── Stored records

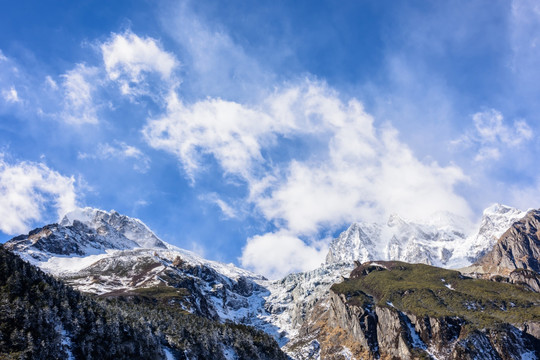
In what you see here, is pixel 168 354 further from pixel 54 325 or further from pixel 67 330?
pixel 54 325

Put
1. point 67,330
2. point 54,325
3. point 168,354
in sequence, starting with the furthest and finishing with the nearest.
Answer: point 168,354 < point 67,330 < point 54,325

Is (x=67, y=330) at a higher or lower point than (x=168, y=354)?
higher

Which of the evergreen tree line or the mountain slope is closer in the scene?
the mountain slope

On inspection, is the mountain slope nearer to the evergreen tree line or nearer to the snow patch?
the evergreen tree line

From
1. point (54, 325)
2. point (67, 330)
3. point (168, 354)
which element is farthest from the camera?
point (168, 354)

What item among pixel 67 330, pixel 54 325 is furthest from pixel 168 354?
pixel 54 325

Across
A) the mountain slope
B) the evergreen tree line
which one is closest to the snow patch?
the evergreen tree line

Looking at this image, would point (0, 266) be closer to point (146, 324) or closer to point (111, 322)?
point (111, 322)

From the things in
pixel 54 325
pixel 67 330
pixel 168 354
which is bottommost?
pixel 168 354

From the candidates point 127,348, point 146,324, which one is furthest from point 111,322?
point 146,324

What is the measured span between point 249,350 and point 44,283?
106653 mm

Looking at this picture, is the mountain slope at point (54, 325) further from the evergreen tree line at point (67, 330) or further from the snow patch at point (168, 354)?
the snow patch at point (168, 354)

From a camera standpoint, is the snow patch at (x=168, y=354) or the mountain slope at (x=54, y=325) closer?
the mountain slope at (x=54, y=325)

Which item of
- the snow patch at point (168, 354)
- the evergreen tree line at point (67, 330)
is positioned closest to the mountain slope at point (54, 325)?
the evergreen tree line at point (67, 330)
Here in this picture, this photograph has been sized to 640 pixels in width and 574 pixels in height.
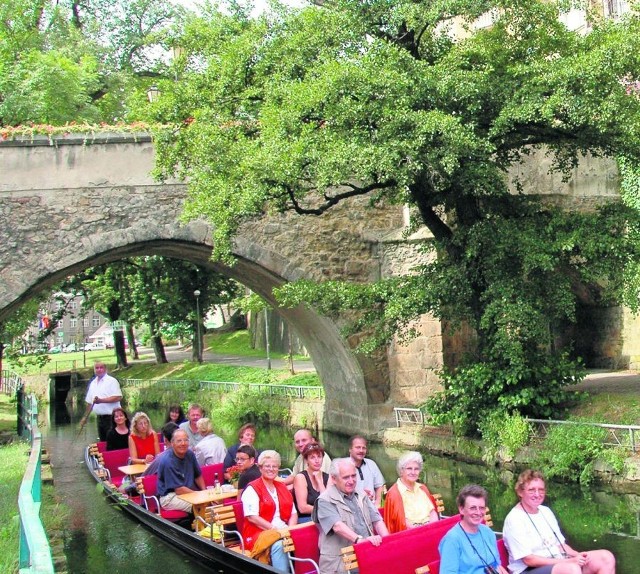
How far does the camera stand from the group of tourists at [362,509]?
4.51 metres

────

#### [Task description]
Using the records above, extract exactly and only the lines from the one with "Is (x=67, y=330)" through the final line, inclusive, leaving out pictures.

#### [Right answer]
Is (x=67, y=330) at a higher or lower point than (x=168, y=354)?
higher

Which of the evergreen tree line or the mountain slope is closer in the scene?
the mountain slope

On inspection, is the mountain slope nearer to the evergreen tree line or nearer to the snow patch?
the evergreen tree line

From
1. point (54, 325)
2. point (67, 330)
3. point (168, 354)
which element is farthest from the camera?
point (168, 354)

What item among pixel 67 330, pixel 54 325 is furthest from pixel 168 354?
pixel 54 325

Across
A) the mountain slope
B) the evergreen tree line
which one is closest to the snow patch?
the evergreen tree line

Looking at this image, would point (0, 266) be closer to point (146, 324) or closer to point (111, 322)?
point (111, 322)

From the things in
pixel 54 325
pixel 67 330
pixel 168 354
which is bottommost?
pixel 168 354

From the candidates point 127,348, point 146,324, which one is furthest from point 111,322?
point 146,324

What is the measured span between point 249,350 and point 44,283?
106653 mm

Looking at this picture, is the mountain slope at point (54, 325) further from the evergreen tree line at point (67, 330) or further from the snow patch at point (168, 354)?
the snow patch at point (168, 354)

From a camera standpoint, is the snow patch at (x=168, y=354) or the mountain slope at (x=54, y=325) closer?
the mountain slope at (x=54, y=325)

Which item of
- the snow patch at point (168, 354)
- the evergreen tree line at point (67, 330)
is positioned closest to the mountain slope at point (54, 325)?
the evergreen tree line at point (67, 330)
Here in this picture, this photograph has been sized to 640 pixels in width and 574 pixels in height.
How far does the camera stand from the group of tourists at [362,509]?
4.51 metres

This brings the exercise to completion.